Shortly after that, one of the Diabetes Educators came in.  The grandfathers took Noah to the waiting room, my mom watched Michael, and Aaron, Claudia and I spent the rest of our day learning about Diabetes Type I and all of the rigors that go along with the disease.  We gave fake insulin injections to a patch of fake skin.  We tested out the blood glucose lancet-device and checked our own blood glucose levels.  We poured over the pamphlets and books and tried to be coherent when none of us had gotten much sleep within the past 24 hours. 

Around 4:00pm, we were moved from the Special Care floor to the Endocrine floor.  About this time, family members left and it was the three of us again.  We had a phenomenal view from our window of Birmingham. Michael liked to climb on the window sill and peer down down down at the street more than 9 stories below us.

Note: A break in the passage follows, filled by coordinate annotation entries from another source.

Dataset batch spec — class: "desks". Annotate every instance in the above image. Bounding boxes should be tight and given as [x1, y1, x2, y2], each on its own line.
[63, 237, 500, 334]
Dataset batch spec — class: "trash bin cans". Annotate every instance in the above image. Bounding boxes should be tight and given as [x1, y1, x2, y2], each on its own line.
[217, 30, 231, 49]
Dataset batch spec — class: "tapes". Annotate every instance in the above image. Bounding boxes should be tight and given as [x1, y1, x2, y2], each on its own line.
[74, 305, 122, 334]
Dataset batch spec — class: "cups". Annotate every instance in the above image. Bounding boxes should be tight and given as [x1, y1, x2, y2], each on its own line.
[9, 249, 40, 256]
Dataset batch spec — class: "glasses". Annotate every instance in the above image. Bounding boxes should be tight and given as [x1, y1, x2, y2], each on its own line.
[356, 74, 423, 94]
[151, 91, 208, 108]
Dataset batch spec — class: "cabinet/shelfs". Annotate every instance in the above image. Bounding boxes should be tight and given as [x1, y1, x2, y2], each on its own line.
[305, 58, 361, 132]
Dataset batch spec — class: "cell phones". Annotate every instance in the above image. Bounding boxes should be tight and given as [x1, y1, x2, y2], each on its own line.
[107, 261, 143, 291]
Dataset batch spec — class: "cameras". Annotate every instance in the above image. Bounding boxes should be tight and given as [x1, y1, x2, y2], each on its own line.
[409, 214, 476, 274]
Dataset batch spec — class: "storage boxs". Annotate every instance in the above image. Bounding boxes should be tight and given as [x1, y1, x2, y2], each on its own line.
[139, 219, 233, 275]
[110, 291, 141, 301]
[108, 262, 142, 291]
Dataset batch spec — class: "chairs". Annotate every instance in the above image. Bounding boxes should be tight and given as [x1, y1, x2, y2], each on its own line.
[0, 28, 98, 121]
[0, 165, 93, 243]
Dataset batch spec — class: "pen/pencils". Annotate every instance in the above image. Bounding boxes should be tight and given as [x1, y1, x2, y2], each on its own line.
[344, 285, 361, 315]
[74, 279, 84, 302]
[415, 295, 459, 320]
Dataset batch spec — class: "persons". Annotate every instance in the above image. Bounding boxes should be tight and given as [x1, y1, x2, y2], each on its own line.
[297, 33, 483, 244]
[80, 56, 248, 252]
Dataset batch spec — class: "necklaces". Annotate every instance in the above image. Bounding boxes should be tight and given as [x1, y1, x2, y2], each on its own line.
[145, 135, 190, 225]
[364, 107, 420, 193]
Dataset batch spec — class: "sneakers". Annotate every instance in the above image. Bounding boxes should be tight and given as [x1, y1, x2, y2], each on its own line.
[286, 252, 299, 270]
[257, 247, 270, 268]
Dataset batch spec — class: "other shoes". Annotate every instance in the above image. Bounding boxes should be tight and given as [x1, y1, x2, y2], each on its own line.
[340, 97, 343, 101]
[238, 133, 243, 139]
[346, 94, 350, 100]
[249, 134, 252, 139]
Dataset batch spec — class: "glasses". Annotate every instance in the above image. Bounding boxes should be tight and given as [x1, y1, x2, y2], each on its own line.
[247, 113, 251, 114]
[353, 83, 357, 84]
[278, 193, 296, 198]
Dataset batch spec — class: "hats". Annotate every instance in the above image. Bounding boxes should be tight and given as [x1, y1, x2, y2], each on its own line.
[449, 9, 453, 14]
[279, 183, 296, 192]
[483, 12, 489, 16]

The next morning, the endocrinologist came by again.  He told us we would get to go home that afternoon as long as the Diabetes Educator thought it was ok.  This was a day early in my mind but I longed to get out of there and get back to my son's comfort zone of his own house and own bed and own toys.  Shortly after the endocrinologist left, my in laws arrived.  They had dropped off Noah at my parents house earlier that morning.  My father-in-law kept Michael entertained while the Diabetes Educator came back and spent the morning teaching us more about this disease.  The Social Worker then came in to talk about their role in the "new normal" of our lives.  Then the nutritionist arrived and we talked about the diet needs of a toddler who loves carbs with every fiber of his being, is diabetic and allergic to strawberries. 

The Diabetes Educator brought us our prescriptions for all of the supplies Michael would need.  The hospital had a pharmacy, but they didn't supply insulin there.  So my father-in-law took the prescriptions for insulin and got them filled.  Aaron went down to the pharmacy to fill what he could of the rest of them-- the pharmacy was out of a lot of stuff.  The next day we would get the remaining prescriptions filled at our local pharmacy.  

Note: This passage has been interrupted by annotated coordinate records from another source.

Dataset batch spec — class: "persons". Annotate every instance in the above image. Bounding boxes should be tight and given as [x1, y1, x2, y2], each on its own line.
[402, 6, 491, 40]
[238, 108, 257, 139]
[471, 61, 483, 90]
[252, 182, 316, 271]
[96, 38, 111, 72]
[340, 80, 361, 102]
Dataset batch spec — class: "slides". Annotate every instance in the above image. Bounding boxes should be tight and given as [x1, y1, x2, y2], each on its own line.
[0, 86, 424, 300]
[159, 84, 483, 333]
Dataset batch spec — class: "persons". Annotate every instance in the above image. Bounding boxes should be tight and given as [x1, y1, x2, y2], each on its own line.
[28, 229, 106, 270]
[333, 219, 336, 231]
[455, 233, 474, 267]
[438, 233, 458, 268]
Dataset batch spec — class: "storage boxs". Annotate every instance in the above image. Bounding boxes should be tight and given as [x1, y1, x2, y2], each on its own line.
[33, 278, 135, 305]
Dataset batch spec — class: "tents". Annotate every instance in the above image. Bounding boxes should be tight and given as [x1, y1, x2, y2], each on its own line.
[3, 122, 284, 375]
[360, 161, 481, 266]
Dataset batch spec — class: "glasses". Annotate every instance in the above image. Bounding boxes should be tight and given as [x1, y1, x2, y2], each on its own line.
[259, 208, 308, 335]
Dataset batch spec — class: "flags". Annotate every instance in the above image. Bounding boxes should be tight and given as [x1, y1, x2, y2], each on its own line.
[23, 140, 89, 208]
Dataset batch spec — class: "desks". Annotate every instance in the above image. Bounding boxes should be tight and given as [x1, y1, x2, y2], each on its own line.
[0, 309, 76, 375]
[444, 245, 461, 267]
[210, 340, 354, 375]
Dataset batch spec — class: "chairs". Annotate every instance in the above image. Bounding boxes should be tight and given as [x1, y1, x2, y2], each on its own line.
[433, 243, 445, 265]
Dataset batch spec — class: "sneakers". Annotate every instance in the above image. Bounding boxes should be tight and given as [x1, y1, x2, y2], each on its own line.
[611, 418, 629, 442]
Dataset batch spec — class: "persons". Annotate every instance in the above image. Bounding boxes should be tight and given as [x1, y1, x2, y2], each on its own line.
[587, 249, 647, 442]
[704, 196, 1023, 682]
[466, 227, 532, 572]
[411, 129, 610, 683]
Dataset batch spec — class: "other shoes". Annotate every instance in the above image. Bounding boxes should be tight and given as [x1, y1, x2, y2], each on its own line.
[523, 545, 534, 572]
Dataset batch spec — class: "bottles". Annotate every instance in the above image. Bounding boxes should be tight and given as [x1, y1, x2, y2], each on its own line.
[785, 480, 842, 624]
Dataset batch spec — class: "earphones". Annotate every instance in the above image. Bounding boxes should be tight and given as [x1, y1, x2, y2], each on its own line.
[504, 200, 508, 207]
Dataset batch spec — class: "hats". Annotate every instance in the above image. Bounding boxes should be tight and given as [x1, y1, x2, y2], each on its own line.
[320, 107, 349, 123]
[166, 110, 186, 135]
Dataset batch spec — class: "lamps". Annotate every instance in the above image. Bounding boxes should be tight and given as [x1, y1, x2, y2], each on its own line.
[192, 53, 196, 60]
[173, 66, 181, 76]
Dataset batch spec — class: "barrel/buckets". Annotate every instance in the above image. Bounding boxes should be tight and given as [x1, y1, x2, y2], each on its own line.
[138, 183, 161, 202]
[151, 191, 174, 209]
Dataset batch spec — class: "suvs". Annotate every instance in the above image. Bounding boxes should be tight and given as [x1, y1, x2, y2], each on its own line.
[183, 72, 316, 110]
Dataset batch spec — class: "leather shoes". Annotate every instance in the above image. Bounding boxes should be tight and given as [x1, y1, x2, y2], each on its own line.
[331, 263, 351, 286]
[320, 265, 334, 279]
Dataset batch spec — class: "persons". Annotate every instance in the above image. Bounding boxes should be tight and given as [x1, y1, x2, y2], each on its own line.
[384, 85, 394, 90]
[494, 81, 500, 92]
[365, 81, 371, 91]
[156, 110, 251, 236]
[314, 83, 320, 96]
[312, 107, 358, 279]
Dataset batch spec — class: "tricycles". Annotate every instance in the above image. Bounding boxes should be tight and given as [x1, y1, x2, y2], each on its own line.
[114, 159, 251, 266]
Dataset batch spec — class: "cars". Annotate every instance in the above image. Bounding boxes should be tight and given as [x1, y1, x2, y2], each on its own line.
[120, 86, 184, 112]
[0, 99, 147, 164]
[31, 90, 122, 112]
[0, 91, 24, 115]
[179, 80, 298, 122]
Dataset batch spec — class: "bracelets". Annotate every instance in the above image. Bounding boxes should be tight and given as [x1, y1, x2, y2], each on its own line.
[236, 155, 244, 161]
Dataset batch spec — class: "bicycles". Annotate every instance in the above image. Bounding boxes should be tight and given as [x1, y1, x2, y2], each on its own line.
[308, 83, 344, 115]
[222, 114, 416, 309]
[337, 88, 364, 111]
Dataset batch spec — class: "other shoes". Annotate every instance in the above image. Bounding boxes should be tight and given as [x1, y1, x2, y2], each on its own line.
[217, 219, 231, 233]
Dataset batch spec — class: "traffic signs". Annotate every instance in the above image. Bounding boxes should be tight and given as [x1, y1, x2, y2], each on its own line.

We made special provisions for Michael to eat supper in the hospital so that we could get one last tutorial of checking his blood sugar and giving him his insulin before we hit the road for our hour and a half car ride.  We had a bag of ice brought to us so that we could keep the unopened insulin cold on our ride home.  Once in the car, Michael fell asleep nearly instantaneously.  He knew we were on our way home.

This is a good stopping place for now.  I'll post pictures of Michael's hospital visit soon. 

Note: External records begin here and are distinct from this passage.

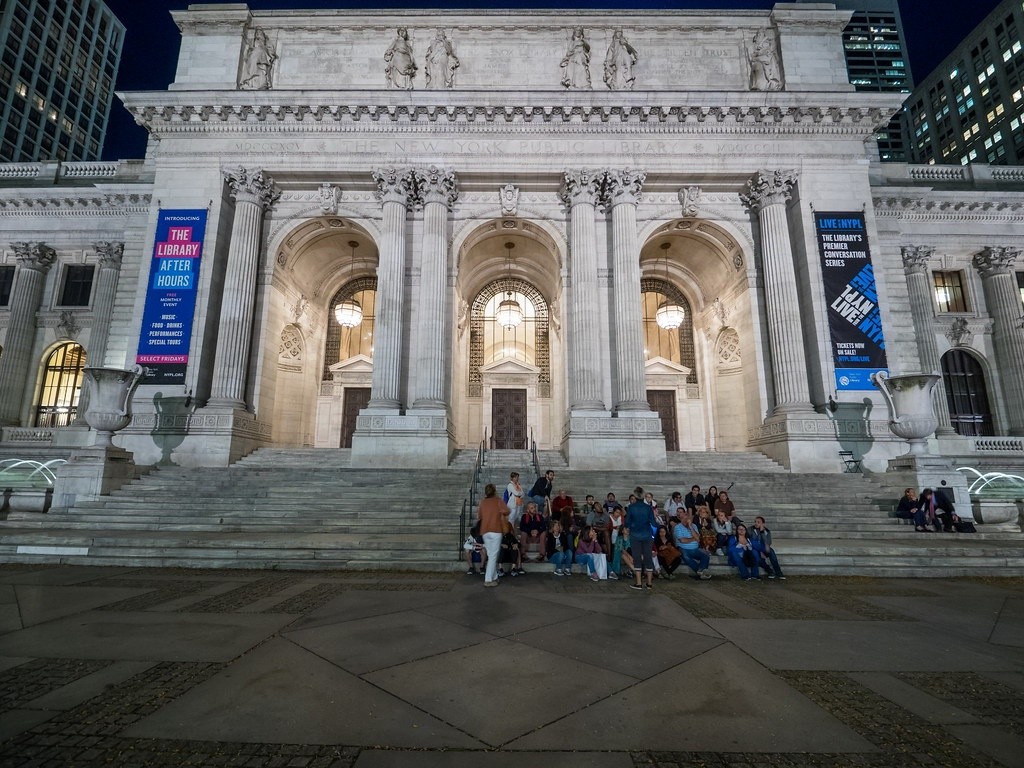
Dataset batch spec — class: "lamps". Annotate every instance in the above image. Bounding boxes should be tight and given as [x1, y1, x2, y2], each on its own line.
[334, 241, 363, 329]
[495, 242, 524, 330]
[656, 242, 684, 331]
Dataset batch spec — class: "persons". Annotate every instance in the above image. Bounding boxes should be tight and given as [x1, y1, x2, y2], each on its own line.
[424, 26, 460, 90]
[561, 24, 592, 91]
[603, 26, 638, 90]
[383, 27, 419, 89]
[463, 471, 787, 590]
[896, 488, 960, 533]
[748, 28, 784, 91]
[240, 25, 278, 89]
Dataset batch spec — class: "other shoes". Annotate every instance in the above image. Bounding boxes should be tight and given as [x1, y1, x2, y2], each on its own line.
[914, 525, 933, 533]
[716, 548, 724, 556]
[645, 583, 652, 589]
[511, 569, 518, 576]
[497, 568, 504, 576]
[742, 576, 752, 582]
[467, 567, 473, 574]
[935, 526, 942, 533]
[943, 527, 956, 533]
[697, 569, 712, 579]
[608, 572, 618, 579]
[768, 573, 775, 578]
[706, 550, 711, 556]
[657, 573, 664, 578]
[518, 568, 525, 573]
[554, 568, 564, 575]
[564, 568, 571, 575]
[629, 584, 642, 589]
[484, 580, 498, 586]
[480, 567, 485, 574]
[777, 573, 786, 579]
[590, 572, 599, 581]
[751, 575, 761, 581]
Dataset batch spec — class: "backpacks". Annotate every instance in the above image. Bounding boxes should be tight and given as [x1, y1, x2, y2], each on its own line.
[503, 486, 512, 505]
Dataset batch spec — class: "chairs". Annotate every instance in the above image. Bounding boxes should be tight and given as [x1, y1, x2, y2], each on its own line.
[840, 451, 863, 473]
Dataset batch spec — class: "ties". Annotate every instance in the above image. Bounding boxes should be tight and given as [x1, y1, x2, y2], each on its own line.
[929, 497, 934, 519]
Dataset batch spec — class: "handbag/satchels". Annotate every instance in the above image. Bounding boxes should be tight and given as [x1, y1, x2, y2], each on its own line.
[497, 498, 509, 534]
[658, 542, 681, 565]
[956, 522, 976, 533]
[586, 552, 607, 579]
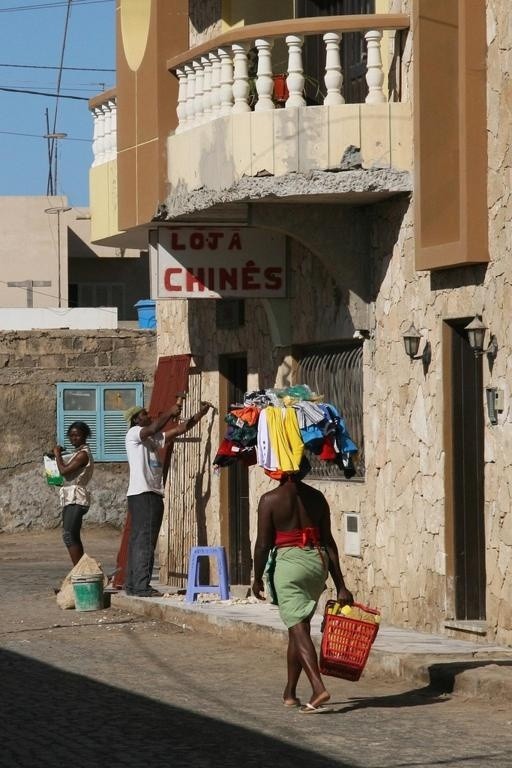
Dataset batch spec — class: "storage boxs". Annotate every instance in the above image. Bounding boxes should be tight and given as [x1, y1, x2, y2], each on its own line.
[43, 454, 72, 487]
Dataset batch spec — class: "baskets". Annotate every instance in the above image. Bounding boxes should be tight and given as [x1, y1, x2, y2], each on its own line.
[318, 599, 382, 682]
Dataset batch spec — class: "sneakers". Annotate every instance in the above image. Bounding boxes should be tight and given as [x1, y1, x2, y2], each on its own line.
[126, 586, 164, 598]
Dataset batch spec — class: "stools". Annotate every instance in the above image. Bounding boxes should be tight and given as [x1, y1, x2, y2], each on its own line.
[185, 545, 230, 603]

Thanks for taking the time to read this super long post of my thoughts as a mom.  I'm still overwhelmed at times with the relentlessness of this disease.  If I could bear this burden myself and remove it from Michael, I would do so in a heartbeat.  I'll continue to blog about our journey, if not for Michael's sake when he's older, then possibly for the sake of some other family with a toddler who is diagnosed.  There's so little out there for these young ones.  If I can share the little info we are gathering here and there, I would hope that it would help some other family out there who might be reading this.
 

 

Wednesday, September 17, 2014

Noah: 8 Months

Goodness Gracious!  Noah is already 8 months old!


Dearest Little Noah,

You are growing so quickly!  You are already 8 months, one week, and one day old!  (But who's counting, right?)  You're a gem and I'm so glad that God saw fit to add your smiley self to our family!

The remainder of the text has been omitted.